Rating: 4 out of 5.

Since its early days, found footage has been about making the viewer uncomfortable. Its scattershot approach and shaky cam give the audience a front row seat to the demented thrill ride of a lifetime. As with any genre, there are inevitable tropes that creep in and create a sense that all found footage films are the same. Well, let’s clear up that misconception before we even get started. Found footage films are not created equal, and there are as many good ones as there are bad. That’s just the way of things. With the release of The Outwaters, director Robbie Banfitch plants his flag in the genre and screams, “What are you waiting for, huh?!” Jennifer Love Hewitt would be proud. And I’ll tell you right now, throw out every expectation you have. The Outwaters flips the entire found footage genre right on its head.

The story follows a young woman and folk artist named Michelle (Michelle August) as she heads out into the Mojave Desert to film a music video for her latest song. She enlists filmmaker Robbie (Banfitch), his brother Scott (Scott Schamell), and makeup artist Ange (Angela Basolis) to capture the beauty of the song. The expansive landscape could not be a more perfect location. The quartet park their car and head out into the sweltering heat, venturing far across the desert to a ridge where they set up camp. When Robbie discovers a random ax lodged into the earth, he shrugs it off — and that was just his first mistake. During that first night, the group hears the sharp crack of what is presumably heat thunder; a deep-throated rumble practically tears the sky right in half. It rattles the group, but there seems to be a reasonable explanation, so they head back to bed.. That’s the beginning of their trouble. And they won’t even know what hit ’em next.
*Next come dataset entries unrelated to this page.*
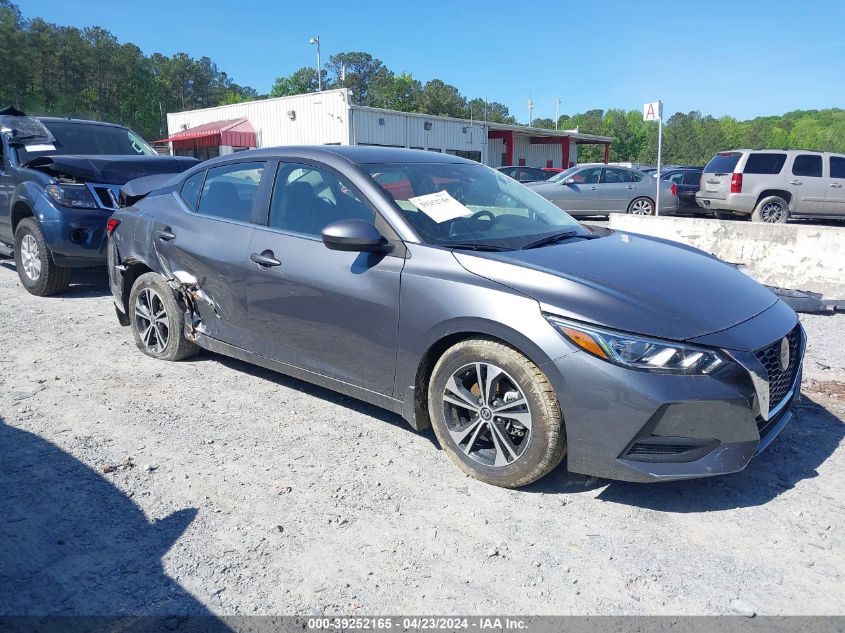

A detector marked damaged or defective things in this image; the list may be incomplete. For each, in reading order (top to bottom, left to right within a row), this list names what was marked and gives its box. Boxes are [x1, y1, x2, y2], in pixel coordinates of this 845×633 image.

blue suv with damage [0, 107, 196, 296]
damaged gray nissan sentra [105, 146, 804, 486]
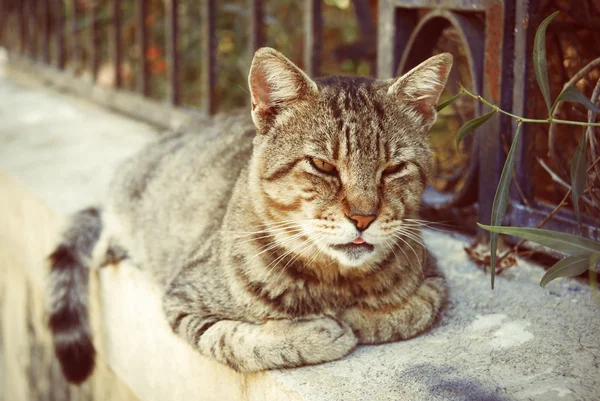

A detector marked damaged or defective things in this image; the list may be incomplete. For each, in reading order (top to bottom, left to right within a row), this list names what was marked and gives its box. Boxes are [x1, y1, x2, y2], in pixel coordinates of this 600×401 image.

rusty iron fence [0, 0, 596, 244]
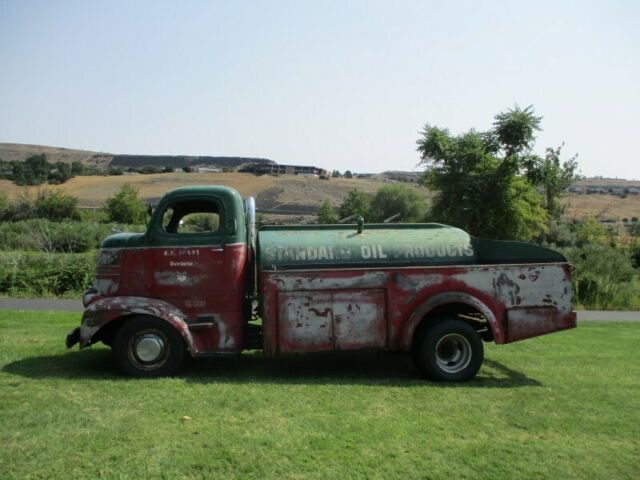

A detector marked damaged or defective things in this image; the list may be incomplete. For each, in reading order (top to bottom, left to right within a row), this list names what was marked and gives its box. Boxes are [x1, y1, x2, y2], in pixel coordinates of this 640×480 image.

rusty metal body [67, 186, 576, 376]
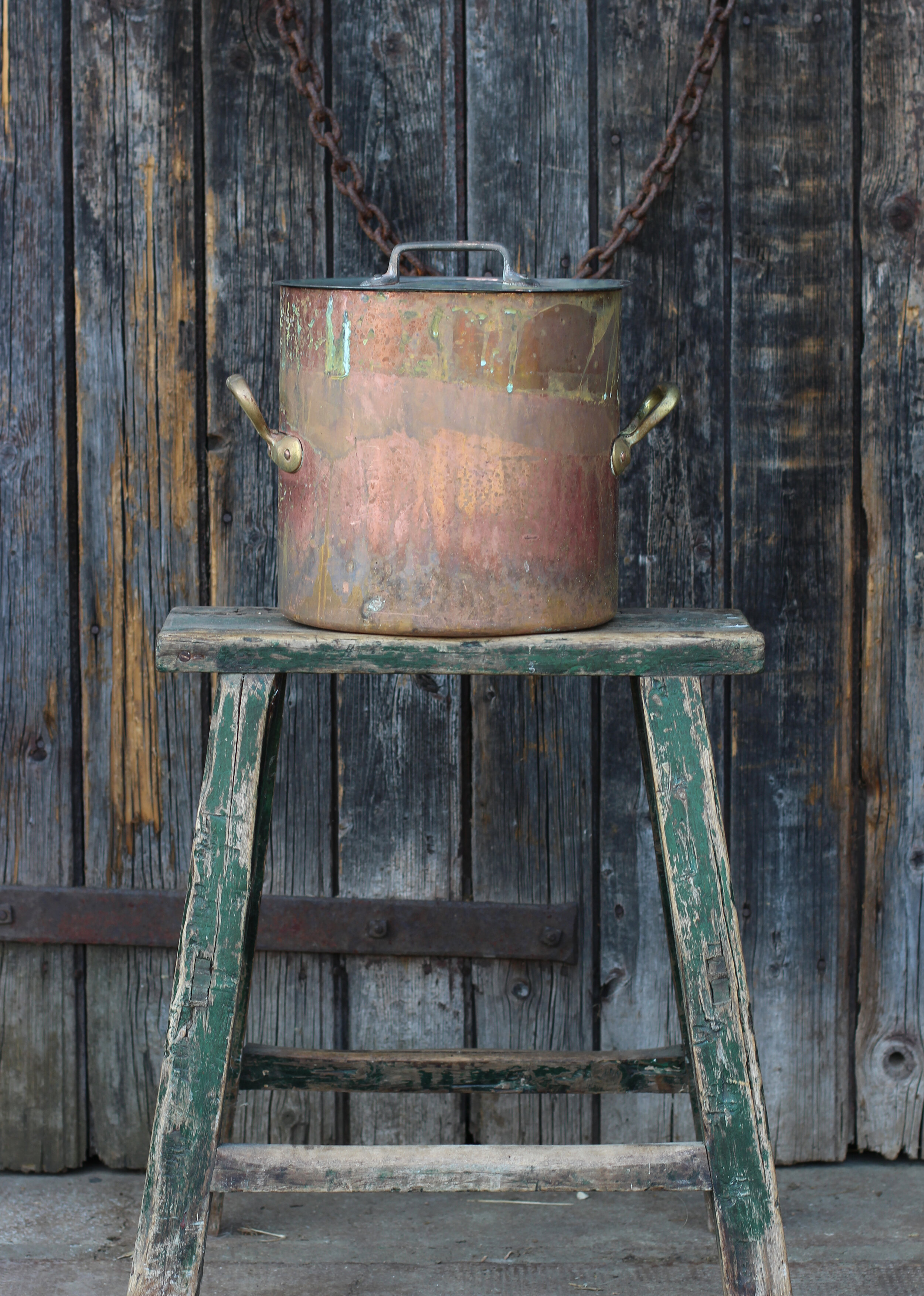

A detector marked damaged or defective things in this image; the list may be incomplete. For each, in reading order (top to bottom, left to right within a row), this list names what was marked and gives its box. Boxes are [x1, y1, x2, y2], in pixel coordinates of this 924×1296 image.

rusty chain [271, 0, 731, 281]
rusty chain [575, 0, 736, 278]
chipped green paint [326, 293, 352, 376]
rusted metal strap [0, 891, 575, 964]
chipped green paint [635, 674, 793, 1290]
chipped green paint [234, 1042, 689, 1094]
rusted metal strap [241, 1042, 689, 1094]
The following morning, Robbie sets about filming Michelle in various locations surrounding their camp. The sheer magnitude of the land feels limitless yet claustrophobic, as though it’s inching closer and closer. The group ventures back out onto the smoldering plateau of the desert, with he sun beating down upon their shoulders. After a successful shoot, they head back to camp fulfilled and replenished from the day’s creative endeavors.

The sun soon crests the horizon, and night quickly sets in. What transpires next is nothing short of mayhem — beginning as your typical hack ‘n slash found footage flick before devolving into something else entirely. The Outwaters yanks the rug out from under your feet, and as Robbie loses a grip on his sanity, the film makes you question what is real and what isn’t and how it really all started to begin with. It’s utter chaos and leaves you both chilled to the bone and hypnotized by its graphic imagery.

The Outwaters doesn’t play it safe. In fact, it goes big and bold with its conceit in such a way that makes it nothing short of a vital entry in the genre. His first feature film since 2007’s White Light, Robbie Banfitch masterfully balances found footage frights with our collective fear of the unknown. He leans into conventions and then throws them in the trash. What could be lurking in the wilderness has long been explored in countless films, such as other genre delights like Horror in the High Desert, but there’s something special about Banfitch’s work that feels fresh and new and exciting. It’s a truly horrifying experience that’ll leave your jaw gnarled and eaten on the ground, and that’s a guarantee.

The Outwaters hits theaters February 9 and will make its streaming debut on Screambox at a later date.